[start]
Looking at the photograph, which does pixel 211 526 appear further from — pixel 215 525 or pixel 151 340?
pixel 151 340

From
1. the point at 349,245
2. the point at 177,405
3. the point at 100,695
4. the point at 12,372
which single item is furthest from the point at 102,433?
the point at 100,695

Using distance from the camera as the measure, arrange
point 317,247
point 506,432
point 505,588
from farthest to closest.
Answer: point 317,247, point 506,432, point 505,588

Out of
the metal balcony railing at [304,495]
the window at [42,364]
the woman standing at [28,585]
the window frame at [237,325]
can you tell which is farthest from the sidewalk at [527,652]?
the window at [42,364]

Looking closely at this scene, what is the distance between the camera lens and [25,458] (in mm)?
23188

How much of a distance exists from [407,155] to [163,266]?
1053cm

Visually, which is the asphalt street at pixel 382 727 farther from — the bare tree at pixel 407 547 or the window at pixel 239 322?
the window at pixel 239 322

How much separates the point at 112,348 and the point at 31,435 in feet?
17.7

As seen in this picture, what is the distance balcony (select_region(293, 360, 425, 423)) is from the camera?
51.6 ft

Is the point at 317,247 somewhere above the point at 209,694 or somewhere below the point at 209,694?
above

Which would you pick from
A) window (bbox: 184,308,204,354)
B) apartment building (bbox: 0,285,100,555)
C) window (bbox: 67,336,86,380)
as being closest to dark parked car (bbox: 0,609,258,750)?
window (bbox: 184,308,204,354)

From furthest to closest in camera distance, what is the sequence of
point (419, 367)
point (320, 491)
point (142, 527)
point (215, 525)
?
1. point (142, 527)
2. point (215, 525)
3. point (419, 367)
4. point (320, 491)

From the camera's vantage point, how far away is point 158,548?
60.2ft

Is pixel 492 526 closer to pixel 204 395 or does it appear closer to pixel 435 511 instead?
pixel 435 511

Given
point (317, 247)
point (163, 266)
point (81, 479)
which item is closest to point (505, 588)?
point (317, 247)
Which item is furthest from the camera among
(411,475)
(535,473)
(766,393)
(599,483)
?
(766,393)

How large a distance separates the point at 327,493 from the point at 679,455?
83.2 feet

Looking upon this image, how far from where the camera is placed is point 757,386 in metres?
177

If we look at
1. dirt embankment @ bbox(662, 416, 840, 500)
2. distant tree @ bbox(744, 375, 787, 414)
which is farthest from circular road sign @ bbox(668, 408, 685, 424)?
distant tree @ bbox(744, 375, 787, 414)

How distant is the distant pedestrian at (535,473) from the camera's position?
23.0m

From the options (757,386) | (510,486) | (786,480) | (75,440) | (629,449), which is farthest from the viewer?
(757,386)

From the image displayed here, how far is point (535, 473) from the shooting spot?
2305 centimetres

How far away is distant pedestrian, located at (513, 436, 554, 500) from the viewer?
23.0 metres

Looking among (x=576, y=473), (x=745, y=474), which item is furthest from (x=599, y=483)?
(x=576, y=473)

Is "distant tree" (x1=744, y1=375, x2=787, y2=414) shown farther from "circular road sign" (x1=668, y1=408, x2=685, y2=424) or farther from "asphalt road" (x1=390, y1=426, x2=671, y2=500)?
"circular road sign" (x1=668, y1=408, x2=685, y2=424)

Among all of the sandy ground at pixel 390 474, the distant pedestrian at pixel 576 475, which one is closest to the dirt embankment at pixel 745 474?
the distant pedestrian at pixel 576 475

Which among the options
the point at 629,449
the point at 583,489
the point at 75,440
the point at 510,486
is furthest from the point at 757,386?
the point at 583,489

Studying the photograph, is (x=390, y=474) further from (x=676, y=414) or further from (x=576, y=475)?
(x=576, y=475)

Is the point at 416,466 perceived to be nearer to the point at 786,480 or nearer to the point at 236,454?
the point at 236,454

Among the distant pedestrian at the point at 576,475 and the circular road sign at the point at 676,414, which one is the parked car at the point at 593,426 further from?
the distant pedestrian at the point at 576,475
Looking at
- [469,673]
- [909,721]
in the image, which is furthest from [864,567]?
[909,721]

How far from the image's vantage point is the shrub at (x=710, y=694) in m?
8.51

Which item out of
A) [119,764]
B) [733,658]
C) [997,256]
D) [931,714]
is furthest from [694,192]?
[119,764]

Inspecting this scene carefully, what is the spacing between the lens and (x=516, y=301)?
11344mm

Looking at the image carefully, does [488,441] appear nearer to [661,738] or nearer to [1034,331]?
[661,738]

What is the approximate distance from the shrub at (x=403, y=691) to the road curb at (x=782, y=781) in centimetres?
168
[end]
**Do this**
Arrange the lines of the records as a Markdown table with the columns No and Entry, starting at the line that contains "Among the distant" and ending at the final line of the records. Number each row in No, put the line itself in Entry, and omit blank lines.

**Complete answer**
| No | Entry |
|---|---|
| 1 | Among the distant pedestrian at the point at 576,475 and the circular road sign at the point at 676,414, which one is the parked car at the point at 593,426 further from? |
| 2 | the distant pedestrian at the point at 576,475 |
| 3 | Looking at |
| 4 | - [469,673] |
| 5 | - [909,721] |
| 6 | in the image, which is furthest from [864,567]? |
| 7 | [909,721] |
| 8 | How far from the image's vantage point is the shrub at (x=710, y=694) in m? |
| 9 | 8.51 |
| 10 | Which item out of |
| 11 | A) [119,764] |
| 12 | B) [733,658] |
| 13 | C) [997,256] |
| 14 | D) [931,714] |
| 15 | is furthest from [694,192]? |
| 16 | [119,764] |
| 17 | Inspecting this scene carefully, what is the spacing between the lens and (x=516, y=301)? |
| 18 | 11344mm |
| 19 | Looking at the image carefully, does [488,441] appear nearer to [661,738] or nearer to [1034,331]? |
| 20 | [661,738] |
| 21 | What is the approximate distance from the shrub at (x=403, y=691) to the road curb at (x=782, y=781) in centimetres? |
| 22 | 168 |